Instructions for the task: Copy every record word for word.

(Rows of spatial question data)
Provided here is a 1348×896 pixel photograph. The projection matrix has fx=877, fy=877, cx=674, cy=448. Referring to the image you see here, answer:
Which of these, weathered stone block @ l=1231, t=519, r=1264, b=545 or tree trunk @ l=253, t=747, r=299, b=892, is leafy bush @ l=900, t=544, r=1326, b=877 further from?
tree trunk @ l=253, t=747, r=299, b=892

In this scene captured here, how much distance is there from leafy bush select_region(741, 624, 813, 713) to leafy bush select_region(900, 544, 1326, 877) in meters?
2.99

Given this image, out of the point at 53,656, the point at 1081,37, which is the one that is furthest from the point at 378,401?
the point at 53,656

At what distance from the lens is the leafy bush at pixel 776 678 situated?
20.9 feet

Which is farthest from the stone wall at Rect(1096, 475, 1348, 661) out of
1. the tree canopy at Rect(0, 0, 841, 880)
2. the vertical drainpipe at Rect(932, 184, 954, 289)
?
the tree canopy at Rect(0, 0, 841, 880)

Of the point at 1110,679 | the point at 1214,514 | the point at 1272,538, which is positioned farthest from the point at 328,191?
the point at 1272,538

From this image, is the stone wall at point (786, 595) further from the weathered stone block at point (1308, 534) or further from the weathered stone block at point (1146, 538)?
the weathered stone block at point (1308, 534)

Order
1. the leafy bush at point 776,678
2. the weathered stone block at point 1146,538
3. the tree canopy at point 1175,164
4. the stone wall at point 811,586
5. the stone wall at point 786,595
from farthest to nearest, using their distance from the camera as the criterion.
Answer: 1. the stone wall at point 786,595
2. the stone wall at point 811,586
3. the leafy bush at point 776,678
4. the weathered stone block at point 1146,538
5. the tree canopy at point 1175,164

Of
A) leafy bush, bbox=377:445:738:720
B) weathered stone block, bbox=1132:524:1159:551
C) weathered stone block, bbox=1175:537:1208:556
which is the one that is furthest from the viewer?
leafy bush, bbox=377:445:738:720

Task response:
Provided here is a 1348×896 pixel photograph. The projection matrix has fx=877, fy=877, cx=674, cy=448. Referring to the image you see here, answer:
Which of these, weathered stone block @ l=1231, t=519, r=1264, b=545 or tree trunk @ l=253, t=747, r=299, b=892, is leafy bush @ l=900, t=544, r=1326, b=877 further from?
tree trunk @ l=253, t=747, r=299, b=892

In this scene captured here, how much distance is there from leafy bush select_region(741, 624, 813, 713) to leafy bush select_region(900, 544, 1326, 877) in meters?
2.99

Given this image, out of the point at 53,656, the point at 1081,37, which is the one that is furthest from the point at 378,401?
the point at 53,656

At what distance from the lens is the leafy bush at pixel 776 678 situated?
20.9 feet

Which is farthest from the stone wall at Rect(1096, 475, 1348, 661) out of
1. the tree canopy at Rect(0, 0, 841, 880)
2. the vertical drainpipe at Rect(932, 184, 954, 289)
?
the tree canopy at Rect(0, 0, 841, 880)

Of the point at 1110,679 | the point at 1214,514 | the point at 1272,538, which is positioned farthest from the point at 328,191?
the point at 1272,538

From this image, is the stone wall at point (786, 595) further from the weathered stone block at point (1308, 534) or further from the weathered stone block at point (1146, 538)?
the weathered stone block at point (1308, 534)

Order
1. the leafy bush at point 776,678
2. the weathered stone block at point 1146,538
3. the tree canopy at point 1175,164
4. the stone wall at point 811,586
5. the stone wall at point 786,595
from farthest to nearest, using their distance from the camera as the criterion.
Answer: 1. the stone wall at point 786,595
2. the stone wall at point 811,586
3. the leafy bush at point 776,678
4. the weathered stone block at point 1146,538
5. the tree canopy at point 1175,164

Of
A) leafy bush, bbox=377:445:738:720
B) weathered stone block, bbox=1132:524:1159:551
C) weathered stone block, bbox=1175:537:1208:556
which is the one that is furthest from the viewer?
leafy bush, bbox=377:445:738:720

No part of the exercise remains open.